And anyway, where would she ever find the time to make time? There was no time. That was the whole point. What if she stopped going to bed altogether? She could shut herself away like someone in a fairy tale, in a room at the top of a tower and spin time like gold. She could stay awake until there was so much time, lying in golden hanks at her feet, that it would last her the rest of her life and she would never run out again. The idea of living in a tower, cut off from everyone and everything, sounded like heaven to Michelle.

The baby was a parcel delivered to the wrong address, with no way of sending it back or getting it redelivered. ("Call her by her name," Keith said to her all the time. "Call her Tanya, not 'it.'") Michelle had only just left her own (unsatisfactory) childhood behind, so how was she supposed to be in charge of someone else's? She knew the term was "bonding," it was in a baby book she had How to Have a Happy Baby. Hah!). She hadn't "bonded" with the baby, instead she was shackled by it.

All the people who had told her that having a termination and finishing her A Levels was the sensible thing for her to do had been right after all. And if she could put the clock back – which would be another way of getting some time – then that's exactly what she would do. She would be a student somewhere now if she hadn't had the baby, she'd be drinking like a fish and taking drugs and handing in mediocre essays on the 1832 Reform Act or The Tenant of Wildfell Hall instead of sprinkling coriander seeds on a tray of compost while listening to the baby cry wherever it was she had left it when she couldn't stand the noise anymore. The bedroom, probably, so that even now the baby was edging its fat cater-pillar body toward the edge of the bed or chewing on an electrical cord or suffocating itself with a pillow.

Michelle put the tray of seeds on the kitchen windowsill, where she would be able to watch them push their way into the light.

From the window she could see the beginnings of her vegetable garden, neat drills of turned soil and geometric shapes marked out with pea sticks and string. Keith didn't understand why she had started a vegetable garden. "We're living on a bloody farm," he said, stretching his arms out expansively so he looked like a scarecrow – they were in a field at the time – "the place is full of vegetables. We're allowed to take whatever we want." No, actually, the place was full of potatoes, which was different. And swede and kale – cattle food, peasant food. Michelle wanted courgettes and spinach and beetroot. And coriander. And she wanted flowers, beautiful scented flowers, roses and honeysuckle and lilies – pure white lilies, the kind you would give to a bride or a corpse.

The field in which they were conducting this argument was empty of everything except for hummocky, uneven grass, over which Michelle was striding furiously, bumping the pushchair along in front of her so that the baby bounced around inside like a crash-test dummy. Anger was making her walk so fast that Keith, despite his long legs, was having to trot to keep up with her.
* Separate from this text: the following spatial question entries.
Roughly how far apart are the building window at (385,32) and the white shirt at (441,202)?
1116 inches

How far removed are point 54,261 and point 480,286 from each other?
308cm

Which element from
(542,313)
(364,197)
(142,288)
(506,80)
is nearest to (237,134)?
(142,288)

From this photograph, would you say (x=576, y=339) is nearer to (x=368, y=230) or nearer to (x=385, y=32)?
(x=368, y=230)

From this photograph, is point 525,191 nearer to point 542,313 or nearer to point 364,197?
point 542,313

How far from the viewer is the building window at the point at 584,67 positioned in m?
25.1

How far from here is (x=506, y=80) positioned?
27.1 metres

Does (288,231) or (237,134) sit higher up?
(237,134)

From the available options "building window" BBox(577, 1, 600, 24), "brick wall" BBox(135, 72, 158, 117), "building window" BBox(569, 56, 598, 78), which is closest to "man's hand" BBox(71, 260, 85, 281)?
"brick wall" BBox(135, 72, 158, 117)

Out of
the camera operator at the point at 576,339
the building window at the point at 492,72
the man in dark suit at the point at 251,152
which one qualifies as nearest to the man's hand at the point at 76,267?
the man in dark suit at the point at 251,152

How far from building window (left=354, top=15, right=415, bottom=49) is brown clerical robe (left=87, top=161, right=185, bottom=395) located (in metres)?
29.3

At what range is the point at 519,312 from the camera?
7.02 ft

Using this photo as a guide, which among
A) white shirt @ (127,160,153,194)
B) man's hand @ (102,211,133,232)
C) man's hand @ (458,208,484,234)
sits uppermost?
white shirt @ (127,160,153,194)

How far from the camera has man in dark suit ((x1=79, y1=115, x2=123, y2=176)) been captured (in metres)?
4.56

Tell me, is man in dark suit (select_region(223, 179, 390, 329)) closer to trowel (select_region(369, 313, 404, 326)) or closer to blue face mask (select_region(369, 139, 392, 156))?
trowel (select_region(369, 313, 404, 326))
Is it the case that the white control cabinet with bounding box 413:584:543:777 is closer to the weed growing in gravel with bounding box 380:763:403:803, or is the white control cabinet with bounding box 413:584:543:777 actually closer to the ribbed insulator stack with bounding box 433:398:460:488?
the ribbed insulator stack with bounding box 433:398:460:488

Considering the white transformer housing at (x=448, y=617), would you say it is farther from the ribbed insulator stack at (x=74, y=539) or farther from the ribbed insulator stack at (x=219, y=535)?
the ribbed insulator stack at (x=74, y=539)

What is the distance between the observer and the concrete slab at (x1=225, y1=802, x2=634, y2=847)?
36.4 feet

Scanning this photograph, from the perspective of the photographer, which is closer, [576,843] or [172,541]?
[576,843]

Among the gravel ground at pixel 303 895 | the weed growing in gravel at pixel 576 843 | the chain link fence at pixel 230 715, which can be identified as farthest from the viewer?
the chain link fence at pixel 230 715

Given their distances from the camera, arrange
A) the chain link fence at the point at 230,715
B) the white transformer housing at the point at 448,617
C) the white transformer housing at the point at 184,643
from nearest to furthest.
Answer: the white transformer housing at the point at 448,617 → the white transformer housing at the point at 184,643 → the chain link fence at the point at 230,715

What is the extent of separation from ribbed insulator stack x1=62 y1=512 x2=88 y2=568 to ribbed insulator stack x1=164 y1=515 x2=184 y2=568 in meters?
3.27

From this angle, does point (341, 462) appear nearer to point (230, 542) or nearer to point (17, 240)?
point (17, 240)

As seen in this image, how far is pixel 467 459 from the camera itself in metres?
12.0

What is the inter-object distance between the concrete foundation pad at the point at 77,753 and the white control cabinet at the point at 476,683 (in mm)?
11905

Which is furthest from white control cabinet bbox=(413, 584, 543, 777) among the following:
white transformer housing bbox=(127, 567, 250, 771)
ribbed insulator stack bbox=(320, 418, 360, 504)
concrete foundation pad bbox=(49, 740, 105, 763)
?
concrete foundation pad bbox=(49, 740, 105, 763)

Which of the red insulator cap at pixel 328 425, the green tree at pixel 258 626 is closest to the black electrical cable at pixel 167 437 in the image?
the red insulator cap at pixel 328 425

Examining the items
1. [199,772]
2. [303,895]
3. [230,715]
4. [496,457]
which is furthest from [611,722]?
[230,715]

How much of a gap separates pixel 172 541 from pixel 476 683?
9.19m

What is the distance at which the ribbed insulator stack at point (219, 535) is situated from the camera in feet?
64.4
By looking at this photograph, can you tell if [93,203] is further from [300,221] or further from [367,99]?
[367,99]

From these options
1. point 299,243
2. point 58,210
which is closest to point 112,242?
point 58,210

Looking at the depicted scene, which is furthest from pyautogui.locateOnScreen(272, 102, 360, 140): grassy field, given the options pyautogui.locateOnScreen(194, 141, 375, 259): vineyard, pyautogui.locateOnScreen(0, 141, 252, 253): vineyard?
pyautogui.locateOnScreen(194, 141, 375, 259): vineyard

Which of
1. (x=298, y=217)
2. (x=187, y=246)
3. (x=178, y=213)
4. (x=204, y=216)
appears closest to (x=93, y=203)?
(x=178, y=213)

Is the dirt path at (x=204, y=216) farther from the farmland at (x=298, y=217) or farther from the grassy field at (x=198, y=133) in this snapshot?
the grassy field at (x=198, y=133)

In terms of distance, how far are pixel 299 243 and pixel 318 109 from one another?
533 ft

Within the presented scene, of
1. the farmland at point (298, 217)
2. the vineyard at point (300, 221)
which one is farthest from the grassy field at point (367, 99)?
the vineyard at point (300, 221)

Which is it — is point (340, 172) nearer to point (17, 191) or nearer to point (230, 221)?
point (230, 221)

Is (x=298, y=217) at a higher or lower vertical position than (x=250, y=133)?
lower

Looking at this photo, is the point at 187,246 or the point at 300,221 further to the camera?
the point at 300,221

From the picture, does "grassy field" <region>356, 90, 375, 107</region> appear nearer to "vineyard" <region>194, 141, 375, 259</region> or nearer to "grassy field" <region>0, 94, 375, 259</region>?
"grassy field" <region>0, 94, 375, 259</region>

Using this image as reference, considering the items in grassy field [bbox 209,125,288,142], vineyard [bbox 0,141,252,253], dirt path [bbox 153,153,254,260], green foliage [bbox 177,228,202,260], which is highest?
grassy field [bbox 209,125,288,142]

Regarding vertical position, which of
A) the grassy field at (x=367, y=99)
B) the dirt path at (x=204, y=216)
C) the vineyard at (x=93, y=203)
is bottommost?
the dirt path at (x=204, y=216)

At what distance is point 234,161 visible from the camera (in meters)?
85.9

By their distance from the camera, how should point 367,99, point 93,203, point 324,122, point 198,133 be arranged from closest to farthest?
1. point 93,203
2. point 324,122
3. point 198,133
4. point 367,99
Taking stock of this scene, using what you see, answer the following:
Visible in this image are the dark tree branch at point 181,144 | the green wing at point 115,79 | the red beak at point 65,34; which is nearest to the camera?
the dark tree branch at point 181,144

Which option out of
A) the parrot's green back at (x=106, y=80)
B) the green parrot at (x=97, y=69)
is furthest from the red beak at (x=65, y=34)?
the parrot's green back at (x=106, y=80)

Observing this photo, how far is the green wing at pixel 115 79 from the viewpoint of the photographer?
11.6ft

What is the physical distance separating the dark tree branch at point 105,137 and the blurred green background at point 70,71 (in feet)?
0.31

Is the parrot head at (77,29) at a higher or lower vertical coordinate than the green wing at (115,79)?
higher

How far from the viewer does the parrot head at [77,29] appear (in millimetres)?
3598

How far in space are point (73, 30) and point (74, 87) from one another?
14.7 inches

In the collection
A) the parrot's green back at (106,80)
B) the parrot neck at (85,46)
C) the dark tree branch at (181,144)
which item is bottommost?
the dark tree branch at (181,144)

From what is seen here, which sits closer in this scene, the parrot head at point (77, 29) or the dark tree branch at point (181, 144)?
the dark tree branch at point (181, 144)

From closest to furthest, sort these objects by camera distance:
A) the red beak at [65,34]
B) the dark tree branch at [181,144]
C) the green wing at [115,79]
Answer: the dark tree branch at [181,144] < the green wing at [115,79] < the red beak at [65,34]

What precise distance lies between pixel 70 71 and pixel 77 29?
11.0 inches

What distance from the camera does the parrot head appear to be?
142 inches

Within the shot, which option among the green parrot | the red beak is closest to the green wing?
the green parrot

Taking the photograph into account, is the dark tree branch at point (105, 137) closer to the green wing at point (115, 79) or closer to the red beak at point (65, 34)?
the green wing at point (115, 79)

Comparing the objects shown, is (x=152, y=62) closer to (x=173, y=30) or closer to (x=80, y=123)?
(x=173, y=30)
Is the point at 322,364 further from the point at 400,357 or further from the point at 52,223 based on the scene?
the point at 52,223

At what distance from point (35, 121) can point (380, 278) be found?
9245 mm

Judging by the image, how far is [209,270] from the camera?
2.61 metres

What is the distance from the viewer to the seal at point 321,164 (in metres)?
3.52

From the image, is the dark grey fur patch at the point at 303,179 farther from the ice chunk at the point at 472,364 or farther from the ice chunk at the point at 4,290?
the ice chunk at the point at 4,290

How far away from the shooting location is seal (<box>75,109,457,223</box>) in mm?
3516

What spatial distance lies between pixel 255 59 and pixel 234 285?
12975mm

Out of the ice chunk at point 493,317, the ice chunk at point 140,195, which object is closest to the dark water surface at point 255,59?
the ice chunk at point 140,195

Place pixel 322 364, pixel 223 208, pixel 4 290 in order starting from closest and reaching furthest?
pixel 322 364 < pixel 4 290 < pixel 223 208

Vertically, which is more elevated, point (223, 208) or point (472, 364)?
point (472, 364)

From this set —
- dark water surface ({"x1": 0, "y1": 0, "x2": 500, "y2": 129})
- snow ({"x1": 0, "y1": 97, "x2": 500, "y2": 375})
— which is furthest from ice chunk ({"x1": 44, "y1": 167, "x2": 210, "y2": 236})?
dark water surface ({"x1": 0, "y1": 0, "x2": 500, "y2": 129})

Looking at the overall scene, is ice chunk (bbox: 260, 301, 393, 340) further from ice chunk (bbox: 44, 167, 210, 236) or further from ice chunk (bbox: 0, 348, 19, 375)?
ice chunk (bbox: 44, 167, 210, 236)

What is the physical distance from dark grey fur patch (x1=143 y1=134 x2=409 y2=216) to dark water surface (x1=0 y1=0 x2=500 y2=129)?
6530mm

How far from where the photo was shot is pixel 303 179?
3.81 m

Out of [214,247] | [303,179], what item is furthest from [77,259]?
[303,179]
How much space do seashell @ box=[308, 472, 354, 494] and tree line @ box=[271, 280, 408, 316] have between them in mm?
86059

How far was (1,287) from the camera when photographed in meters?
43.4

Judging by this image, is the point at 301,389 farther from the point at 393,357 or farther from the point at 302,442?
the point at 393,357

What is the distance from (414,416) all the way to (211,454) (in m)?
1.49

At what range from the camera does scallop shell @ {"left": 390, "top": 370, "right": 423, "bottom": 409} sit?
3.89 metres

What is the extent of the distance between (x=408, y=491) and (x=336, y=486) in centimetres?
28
"What's wrong with potatoes?" he asked, and Michelle said, except that she was shouting now, "It's March, there aren't any bloody potatoes, there isn't anything, there's nothing, nothing but mud, mud everywhere and rain, it's like the bloody Somme!" and he said, "Don't be such a stupid bloody drama queen!" And she thought how ridiculous his country accent sounded, like a yokel in a television comedy, a bloody potato-eating peasant. Michelle had got rid of her accent, listening to how middle-class people spoke on the television, how her teachers spoke at school, until she sounded so flat that she could have been from anywhere. She started walking even faster until she was almost jogging.

"And anyway," he shouted after her, "maybe I don't want to eat bloody coriander!" She came to an abrupt halt, whiplashing the baby in the pushchair. She turned round and said, "Well, maybe I do," and glared at him for the longest time, wishing she had the woodcutting ax with her, the ax that would split his skull like a melon or a pumpkin cleaved in two. No, not a melon, melons were sweet and exotic, not pedestrian enough for his head, and pump-kins were vegetables that belonged in fairy tales. A turnip. Turnips were brutal, yokel vegetables. And he would drop like a headless scarecrow, right here in the field, and sink into the soil and never be seen again, and she could give the baby to her mother and ruin another life.

Or perhaps – nightmare idea – he would grow and divide and multiply out of sight, in the soil, and come the summer he would suddenly shoot up, a hundred Keiths, a thousand Keiths, nodding and swaying like sunflowers in the field.